Passam os anos e como era muito preguiçoso na escola, minha mãe, que tinha um primo cónego da Sé de Évora, sempre ouvira dizer ao primo que no Seminário obrigavam os rapazes a estudar. Bom remédio, pensou, juntava-se o útil ao agradável. Em tempos eu tinha dito que queria ser padre, no Seminário haveriam de fazer de mim um rapaz estudioso. E lá vai ele, com 12 anos, para o Seminário Menor de São José de Vila Viçosa.
Estudo, oração, tropelias… o normal na vida de Seminário. Com 16 anos passo para o Seminário Maior de Nossa Senhora da Purificação de Évora… aos 18 anos faço uma experiência de vida religiosa entre os Dominicanos. Fiz o noviciado no Convento de Fátima, não chego a professar… as saudades do Alentejo são muitas e regresso... ou serão os caminhos de Deus?!?!
Por alturas da saída do Convento, alguém, de chofre, me pergunta porque quero ser padre. A pergunta calou fundo no meu coração e eu não tinha resposta. Padre porquê? O ambiente do seminário era agradável, sentia-me feliz no seminário, não me via a fazer outra coisa, a minha família estava feliz com a ideia de que eu fosse padre, mas seria isto suficiente? Padre porquê, Marcelino?
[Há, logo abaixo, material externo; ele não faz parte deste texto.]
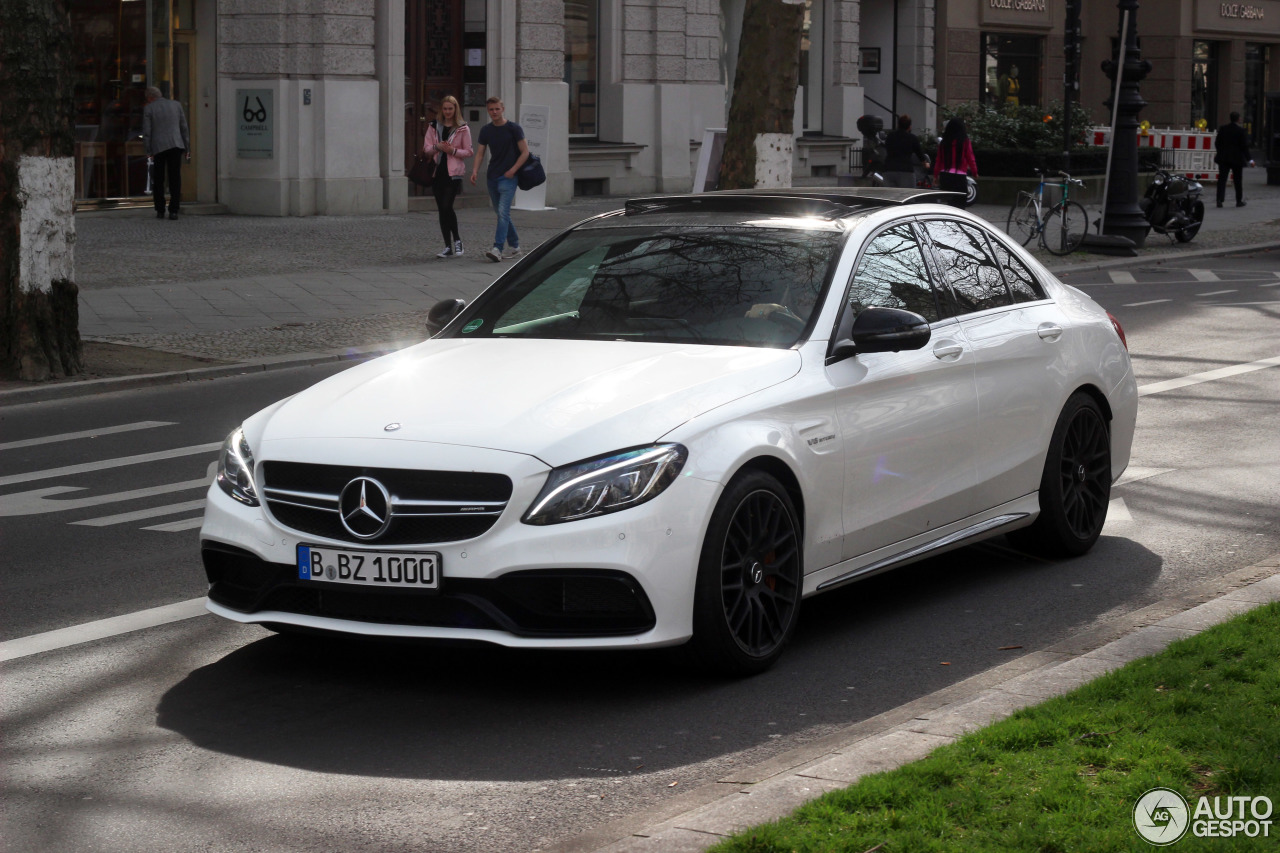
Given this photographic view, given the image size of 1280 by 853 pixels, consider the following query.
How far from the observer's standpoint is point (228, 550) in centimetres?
558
Ao fim de alguns meses a resposta brotou luminosa e radiante, como um vulcão… "Deus ama-te, tem sobre ti um Olhar de Amor". Imediatamente procurei a pessoa, que meses antes me tinha perguntado, padre porquê (?) e lhe respondo: porque Deus me ama. Resposta da dita pessoa: “grande coisa, essa é a experiência fundamental do cristão, não precisas de ser padre por isso”. Mas desta vez eu estava preparado. Padre para ter inteira disponibilidade de vida, de afectos, de tudo... Padre para dizer a todos, mesmo a todos, que Deus os ama e os quer felizes vivendo no Amor.
Eu tinha que responder a “Esse Olhar que é Amor” e a melhor forma de o fazer era dar-Lhe tudo, dar-me todo a Ele, no sacerdócio. Para ser ponte, para falar aos Homens de Deus e a Deus dos Homens. Para ser sinal do Amor de Deus no meio do Seu Povo. Padre para ser as mãos, os pés, os braços, a boca, o coração de que Deus se serve para Amar, para servir, para afagar, para conduzir, para anunciar, para louvar, para unir o Povo de Deus, para restaurar a Esperança do Seu Povo...
Ao longo da minha vida foram e são tantos os sinais deste Deus que não retira de sobre mim o “Seu Olhar de Amor”.
Intensificou esse “Olhar” quando - no dia a seguir ao funeral de minha mãe, (11 de Julho de 2002) que havia partido inesperadamente para o Paraíso no dia em que eu cumpria 7 anos de sacerdote (9 de Julho de 2002) - me mimou e reconfortou fazendo que na estrada, regressando ao Seminário de Vila Viçosa, onde na época trabalhava, me ultrapassa uma carrinha toda suja e no vidro traseiro alguém havia escrito com o dedo, no meio da poeira e sujidade: “Deus é Amor”. Foi a Boa Nova, que mais uma vez me foi recordada, exactamente quando entrava na terra da Senhora da Boa Nova, Terena.
Intensificou esse Olhar quando no fim de um Curso de Cristandade, onde participei como membro da equipa sacerdotal, me entregam uma fita com uma frase para prender ao peito. A frase: “Deus é Amor”. Naquele preciso momento necessitava que alguém me o lembrasse.
Deus vem ao meu encontro na delicadeza e simplicidade de uma fita para me dizer: “Amo-te”.
Vem ao meu encontro para me recordar o Seu Amor todos os dias, nas pessoas nos acontecimentos…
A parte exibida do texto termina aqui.